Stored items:
* start *

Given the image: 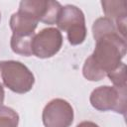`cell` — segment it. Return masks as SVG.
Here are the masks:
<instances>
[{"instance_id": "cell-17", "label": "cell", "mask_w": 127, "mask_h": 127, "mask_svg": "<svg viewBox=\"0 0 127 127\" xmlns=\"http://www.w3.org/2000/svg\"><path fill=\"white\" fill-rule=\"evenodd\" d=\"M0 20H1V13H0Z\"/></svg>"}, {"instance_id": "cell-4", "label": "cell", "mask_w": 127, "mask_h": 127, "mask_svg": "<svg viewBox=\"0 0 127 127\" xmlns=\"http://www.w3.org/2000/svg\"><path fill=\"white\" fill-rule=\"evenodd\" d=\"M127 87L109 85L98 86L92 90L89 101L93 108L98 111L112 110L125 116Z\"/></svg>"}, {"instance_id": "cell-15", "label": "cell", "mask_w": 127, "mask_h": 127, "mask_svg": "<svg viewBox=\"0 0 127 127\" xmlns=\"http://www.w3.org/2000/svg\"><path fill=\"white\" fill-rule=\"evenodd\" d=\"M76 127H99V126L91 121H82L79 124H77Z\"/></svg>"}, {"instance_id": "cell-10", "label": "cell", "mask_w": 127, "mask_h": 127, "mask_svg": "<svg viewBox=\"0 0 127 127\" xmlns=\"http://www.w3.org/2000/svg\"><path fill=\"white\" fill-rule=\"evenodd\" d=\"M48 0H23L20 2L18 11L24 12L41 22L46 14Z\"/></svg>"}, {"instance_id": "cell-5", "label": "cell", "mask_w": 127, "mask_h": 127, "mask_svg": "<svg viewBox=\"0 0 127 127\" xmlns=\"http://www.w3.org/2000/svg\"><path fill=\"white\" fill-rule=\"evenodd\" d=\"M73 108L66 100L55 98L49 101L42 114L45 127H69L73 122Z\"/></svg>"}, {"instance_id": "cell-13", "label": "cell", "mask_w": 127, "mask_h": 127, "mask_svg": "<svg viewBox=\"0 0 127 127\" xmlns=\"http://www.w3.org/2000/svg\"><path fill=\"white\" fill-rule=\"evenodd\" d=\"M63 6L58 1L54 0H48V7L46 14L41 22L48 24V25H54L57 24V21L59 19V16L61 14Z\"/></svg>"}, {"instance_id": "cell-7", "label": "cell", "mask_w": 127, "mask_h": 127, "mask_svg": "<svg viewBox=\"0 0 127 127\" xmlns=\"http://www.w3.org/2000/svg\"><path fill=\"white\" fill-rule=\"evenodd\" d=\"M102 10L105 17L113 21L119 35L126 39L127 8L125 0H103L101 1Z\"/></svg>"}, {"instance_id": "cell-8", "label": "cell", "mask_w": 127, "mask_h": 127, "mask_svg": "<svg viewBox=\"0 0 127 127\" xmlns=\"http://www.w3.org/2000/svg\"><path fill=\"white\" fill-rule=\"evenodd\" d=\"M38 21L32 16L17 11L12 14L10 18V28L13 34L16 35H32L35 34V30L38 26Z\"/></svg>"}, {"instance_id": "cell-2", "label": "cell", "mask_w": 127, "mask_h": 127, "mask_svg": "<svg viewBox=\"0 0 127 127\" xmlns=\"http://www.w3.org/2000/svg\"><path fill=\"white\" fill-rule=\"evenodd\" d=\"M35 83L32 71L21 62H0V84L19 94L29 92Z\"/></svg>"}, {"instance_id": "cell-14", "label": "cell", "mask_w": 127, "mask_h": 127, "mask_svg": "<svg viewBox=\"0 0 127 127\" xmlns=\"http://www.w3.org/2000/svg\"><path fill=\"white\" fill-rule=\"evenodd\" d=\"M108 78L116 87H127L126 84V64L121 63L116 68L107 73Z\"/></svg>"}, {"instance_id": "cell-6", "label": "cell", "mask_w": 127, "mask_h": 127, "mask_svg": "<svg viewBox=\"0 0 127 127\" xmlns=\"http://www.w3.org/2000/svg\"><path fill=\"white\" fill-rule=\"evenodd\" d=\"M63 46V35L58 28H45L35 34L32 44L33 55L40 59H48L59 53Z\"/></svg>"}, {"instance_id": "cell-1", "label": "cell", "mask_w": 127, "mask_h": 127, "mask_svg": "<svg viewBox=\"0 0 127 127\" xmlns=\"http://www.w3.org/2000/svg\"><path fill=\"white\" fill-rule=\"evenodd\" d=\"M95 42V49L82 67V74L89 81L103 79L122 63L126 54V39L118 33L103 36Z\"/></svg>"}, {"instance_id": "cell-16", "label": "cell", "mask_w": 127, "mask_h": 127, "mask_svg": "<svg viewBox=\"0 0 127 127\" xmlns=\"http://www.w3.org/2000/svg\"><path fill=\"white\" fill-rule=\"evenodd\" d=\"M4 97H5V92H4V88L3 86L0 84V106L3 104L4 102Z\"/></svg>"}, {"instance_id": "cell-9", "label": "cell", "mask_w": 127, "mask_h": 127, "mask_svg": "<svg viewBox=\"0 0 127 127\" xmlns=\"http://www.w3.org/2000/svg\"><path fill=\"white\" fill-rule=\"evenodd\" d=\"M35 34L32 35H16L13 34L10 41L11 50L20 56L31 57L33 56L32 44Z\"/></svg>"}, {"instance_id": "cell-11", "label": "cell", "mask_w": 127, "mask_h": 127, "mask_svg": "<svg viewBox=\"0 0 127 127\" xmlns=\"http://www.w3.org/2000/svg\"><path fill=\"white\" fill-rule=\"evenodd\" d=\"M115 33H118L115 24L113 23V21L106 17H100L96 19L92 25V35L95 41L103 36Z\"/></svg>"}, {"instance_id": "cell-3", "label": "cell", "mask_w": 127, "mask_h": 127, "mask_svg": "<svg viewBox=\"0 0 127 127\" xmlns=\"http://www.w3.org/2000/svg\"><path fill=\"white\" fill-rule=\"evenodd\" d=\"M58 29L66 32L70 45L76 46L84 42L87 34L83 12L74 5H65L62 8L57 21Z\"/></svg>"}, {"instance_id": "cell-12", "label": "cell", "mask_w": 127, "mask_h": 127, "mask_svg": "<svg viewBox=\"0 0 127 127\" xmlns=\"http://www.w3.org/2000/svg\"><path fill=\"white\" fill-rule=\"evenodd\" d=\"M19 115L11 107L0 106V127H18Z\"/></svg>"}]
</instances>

* end *
* start *

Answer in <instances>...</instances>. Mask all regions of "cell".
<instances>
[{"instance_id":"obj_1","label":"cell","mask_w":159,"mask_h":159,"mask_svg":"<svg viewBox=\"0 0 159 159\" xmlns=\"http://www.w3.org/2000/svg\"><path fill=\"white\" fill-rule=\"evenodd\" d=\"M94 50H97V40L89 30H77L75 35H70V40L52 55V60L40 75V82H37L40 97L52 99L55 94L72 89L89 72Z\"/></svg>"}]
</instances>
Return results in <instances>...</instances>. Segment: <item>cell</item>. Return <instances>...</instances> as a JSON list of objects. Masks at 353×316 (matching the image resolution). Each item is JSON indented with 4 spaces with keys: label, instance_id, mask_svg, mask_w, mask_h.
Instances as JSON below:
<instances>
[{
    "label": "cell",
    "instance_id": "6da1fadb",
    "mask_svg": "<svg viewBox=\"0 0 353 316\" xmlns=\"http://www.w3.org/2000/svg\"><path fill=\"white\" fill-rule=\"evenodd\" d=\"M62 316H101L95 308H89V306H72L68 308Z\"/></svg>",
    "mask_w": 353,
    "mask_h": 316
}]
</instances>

* end *

Find every line in the records above that contains the string "JSON" and copy each one. Case counts.

Exercise response:
Return results in <instances>...</instances>. Segment: <item>cell</item>. Return <instances>...</instances> as a JSON list of objects. Masks at 353×316 (matching the image resolution). Each item is JSON indented with 4 spaces with keys: label, instance_id, mask_svg, mask_w, mask_h.
Instances as JSON below:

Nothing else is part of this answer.